[cryptography] ICIJ's project - comment on cryptography & tools

ianG iang at iang.org
Tue Apr 9 07:19:59 PDT 2013


On 9/04/13 03:43 AM, Jeffrey Goldberg wrote:
> On Apr 8, 2013, at 7:38 AM, ianG <iang at iang.org> wrote:
>
>> We all know stories.  DES is now revealed as interfered with, yet for decades we told each other it was just parity bits.
>
> But it turned out that the interference was to make it *stronger* against attacks, differential cryptanalysis, that only the NSA and IBM knew about at the time.

That's what we all believed.  From Wikipedia (I haven't checked the  
primary references):

======================
In contrast, a declassified NSA book on cryptologic history states:

In 1973 NBS solicited private industry for a data encryption standard 
(DES). The first offerings were disappointing, so NSA began working on its 
own algorithm. Then Howard Rosenblum, deputy director for research and 
engineering, discovered that Walter Tuchman of IBM was working on a 
modification to Lucifer for general use. NSA gave Tuchman a clearance and 
brought him in to work jointly with the Agency on his Lucifer 
modification."[8]

and

NSA worked closely with IBM to strengthen the algorithm against all except 
brute force attacks and to strengthen substitution tables, called S-boxes. 
Conversely, NSA tried to convince IBM to reduce the length of the key from 
64 to 48 bits. Ultimately they compromised on a 56-bit key.[9]
========================
http://en.wikipedia.org/wiki/Data_Encryption_Standard#NSA.27s_involvement_in_the_design



Conclusion?  We wuz tricked!  In their own words, they managed the entire 
process, and succeeded in convincing everyone that they did not.  And they 
made it weaker where they held the advantage:  budget to crunch.  Last two 
sentences, above.


> If history is a guide, weakness that TLAs insist on are transparent. They are about (effective) key size.

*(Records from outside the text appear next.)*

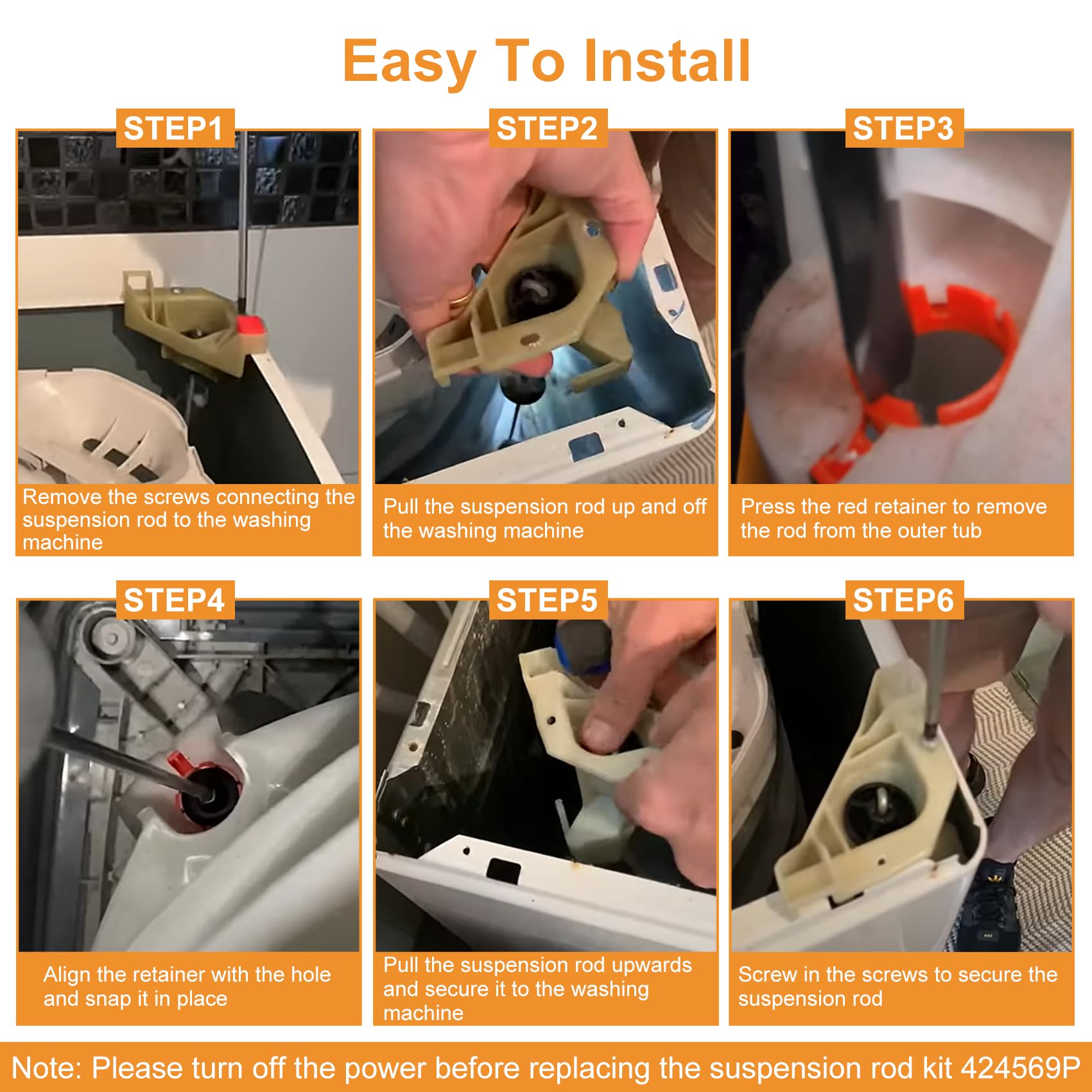 Easy To Install

STEP1

Remove the screws connecting the suspension rod to the washing machine

STEP2

Pull the suspension rod up and off the washing machine

STEP3

Press the red retainer to remove the rod from the outer tub

STEP4

Align the retainer with the hole and snap it in place

STEP5

Pull the suspension rod upwards and secure it to the washing machine

STEP6

Screw in the screws to secure the suspension rod

Note: Please turn off the power before replacing the suspension rod kit 424569P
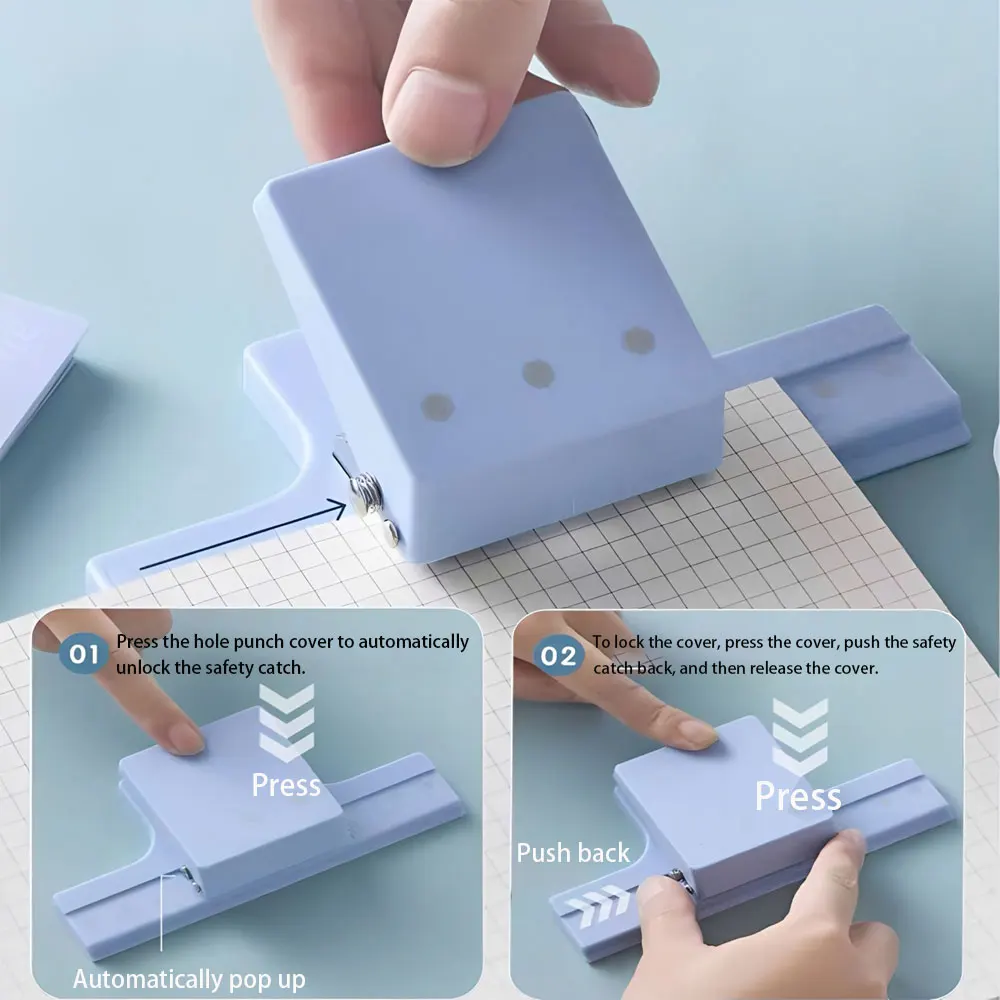 01 Press the hole punch cover to automatically unlock the safety catch.

Press

Automatically pop up

02 To lock the cover, press the cover, push the safety catch back, and then release the cover.

Press

Push back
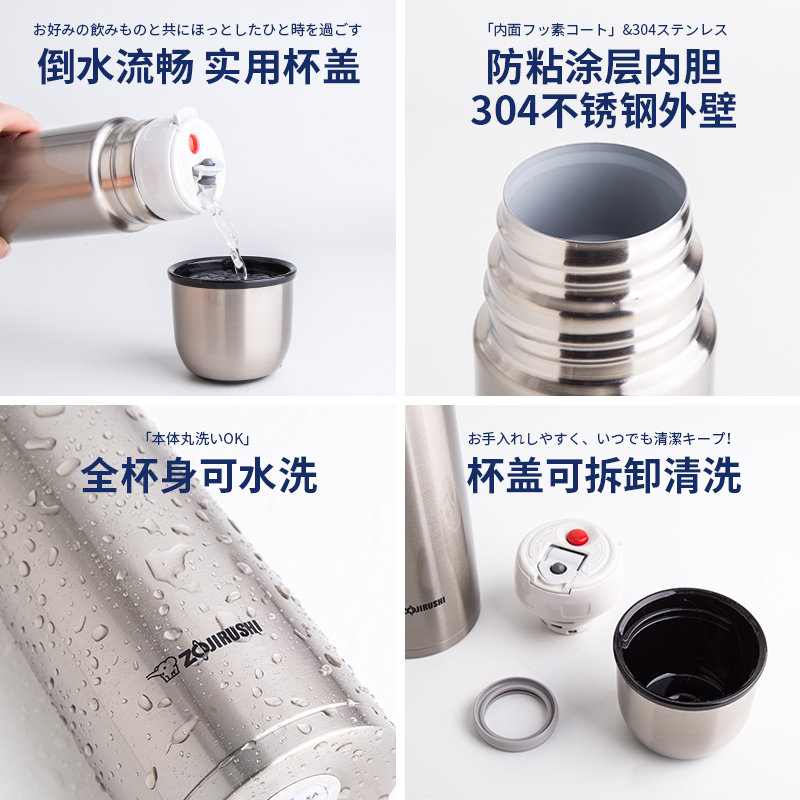 お好みの飲みものと共にほっとしたひと時を過ごす
倒水流畅 实用杯盖

「内面フッ素コート」&304ステンレス
防粘涂层内胆
304不锈钢外壁

「本体丸洗いOK」
全杯身可水洗

ZOJIRUSHI

お手入れしやすく、いつでも清潔キープ!
杯盖可拆卸清洗

ZOJIRUSHI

Indeed.  Notice the subtlety of their attack:  it is brutally simple. We 
others focus on elegance, and dismiss the simplistic.

Cognitive dissonance?

They focussed on mission, and used asymmetry of crunch strength.  Recall  
that, in the old days, no other country could muster the budget and  
technology that they could.


> We have no way to know whether this will continue to be the case, but I'd imagine that the gap in knowledge between the NSA and the academic community diminishes over time; so that makes me think that they'd be even more reluctant to try to slip in a hidden weakness today than in 1975.


Possibly.  In terms of algorithms, I don't think there has been a case  
where they've deliberately weakened the algorithm.  OTOH, in terms of key 
strength, they have been very very finessed.  Remember Skipjack? The 
comments at the time was that the key strength was beautifully aligned - 
right at the edge.  80 bit keys where the open community had already 
concluded 128 was the target.  Which meant that if there was to be an 
advantage, all that was left was:  budget in crunching.